• _Try it_
Filtering the records below, copy only those lines that include the word "moose".

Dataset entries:
====================

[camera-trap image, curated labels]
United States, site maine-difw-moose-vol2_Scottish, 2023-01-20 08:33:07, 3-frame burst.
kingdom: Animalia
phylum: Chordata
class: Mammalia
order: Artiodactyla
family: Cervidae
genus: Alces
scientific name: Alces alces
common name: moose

====================

• _Result of the task_
United States, site maine-difw-moose-vol2_Scottish, 2023-01-20 08:33:07, 3-frame burst.
common name: moose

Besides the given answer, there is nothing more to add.